Passage provided:
================================
What is the logic of the order of the calls, in recursion in Javascript?

Question

I have a hard time understanding the order of the calls in recursive programming in Javascript

While playing around with recursive programming in Javascript, I wanted to find a solution for the Fibonacci use case. The Fibonacci is just a use case to illustrate my question. But the question is about recursive programming in JS, not about the Fibonacci algorithm.

Given an index number N, return the corresponding value of the Fibonacci sequence, where the sequence is: 1, 1, 2, 3, 5, 8, 13, 21, 34, 55, 89, 144, ...).

Which I did with the following solution (I know I could improve it with memoization to avoid exponential complexity):

function fibonacci(n) {
  if (n <= 1) return 1;
  return fibonacci(n-1) + fibonacci(n-2);
}

---

As I wanted to understand it better, I started to add console.log() in my code. And that's when the mindfucking occurred 🤯.

The order of the calls, the enumerator and the steps don't make any sense to me!

function fibonacci(n, caller = 'initalFibonacciCaller', step = 0) {
  console.log(caller)
  console.log('n =', n)
  console.log('step =', step)
  console.log('----------------')

  if (n <= 1) return 1;
  step++
  return fibonacci(n-1, 'fibonacciCaller1', step) + fibonacci(n-2, 'fibonacciCaller2', step);
}

console.log('=>', fibonacci(4))
================================
Dataset content:
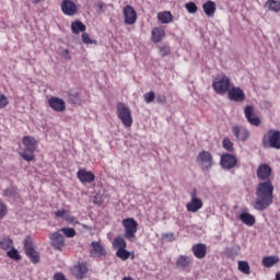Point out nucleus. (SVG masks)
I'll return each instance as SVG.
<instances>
================================
Things to do:
**a.** Duplicate the passage of the JavaScript recursion question that begins at the words "The order of the calls, the" and stops after "console.log('step =', step)".
**b.** Do these statements agree with the JavaScript recursion question? Answer yes or no for each and quote the deciding words.
(i) The sequence the poster gives starts with 1, 1, 2.
(ii) The poster says the question is mainly about the Fibonacci algorithm.
(iii) The poster's solution already uses memoization.
**c.** How would the JavaScript recursion question go on after its last line? Take it further from there.

Task-by-task results:
**a.**
The order of the calls, the enumerator and the steps don't make any sense to me!

function fibonacci(n, caller = 'initalFibonacciCaller', step = 0) {
  console.log(caller)
  console.log('n =', n)
  console.log('step =', step)

**b.**
(i) Yes: "the sequence is: 1, 1, 2, 3, 5, 8, 13, 21, 34, 55, 89, 144, ..."
(ii) No: "But the question is about recursive programming in JS, not about the Fibonacci algorithm."
(iii) No: "I know I could improve it with memoization to avoid exponential complexity"

**c.**
Response:

initalFibonacciCaller
n = 4
step = 0
----------------
fibonacciCaller1
n = 3
step = 1
----------------
fibonacciCaller1
n = 2
step = 2
----------------
fibonacciCaller1
n = 1
step = 3
----------------
fibonacciCaller2
n = 0
step = 3
----------------
fibonacciCaller2
n = 1
step = 2
----------------
fibonacciCaller2
n = 2
step = 1
----------------
fibonacciCaller1
n = 1
step = 2
----------------
fibonacciCaller2
n = 0
step = 2
----------------

5

How come that as from step3 fibonacciCaller2, the n start to increase and the steps start to decrease ?
This is probably due to my lack of understanding of how Javascript works, but I would love a good explanation on this.

Answer 1

Another way to visualize this, by adding a different flavor of logging than your steps, using an indentation parameter instead, gives a result like this:

fibonacci (4)
    left:
        fibonacci (3)
            left:
                fibonacci (2)
                    left:
                        fibonacci (1)
                        ==> 1    -- fibonacci (1) (base case)
                    right:
                        fibonacci (0)
                        ==> 1    -- fibonacci (0) (base case)
                ==> 1 + 1 ==> 2    -- fibonacci (2)
            right:
                fibonacci (1)
                ==> 1    -- fibonacci (1) (base case)
        ==> 2 + 1 ==> 3    -- fibonacci (3)
    right:
        fibonacci (2)
            left:
                fibonacci (1)
                ==> 1    -- fibonacci (1) (base case)
            right:
                fibonacci (0)
                ==> 1    -- fibonacci (0) (base case)
        ==> 1 + 1 ==> 2    -- fibonacci (2)
==> 3 + 2 ==> 5    -- fibonacci (4)

Returning 5

You can see from this that we proceed down the left-hand calls (the first recursive step) all the way before we back up a level and do the right-hand ones, back up another level and do its right-hand ones, etc.

You can see how I added the logging in this snippet:

const log = (indent, message) => 
  console.log (Array(indent * 2).fill('  ').join('') + message)

function fibonacci(n, indent = 0) {
  log (indent, `fibonacci (${n})`)
  if (n <= 1) {
    log(indent, `==> 1    -- fibonacci (${n}) (base case)`)
    return 1;
  }
  log (indent + 1, 'left:')
  const left = fibonacci(n-1, indent + 2) 
  log (indent + 1, 'right:')
  const right = fibonacci(n-2, indent + 2)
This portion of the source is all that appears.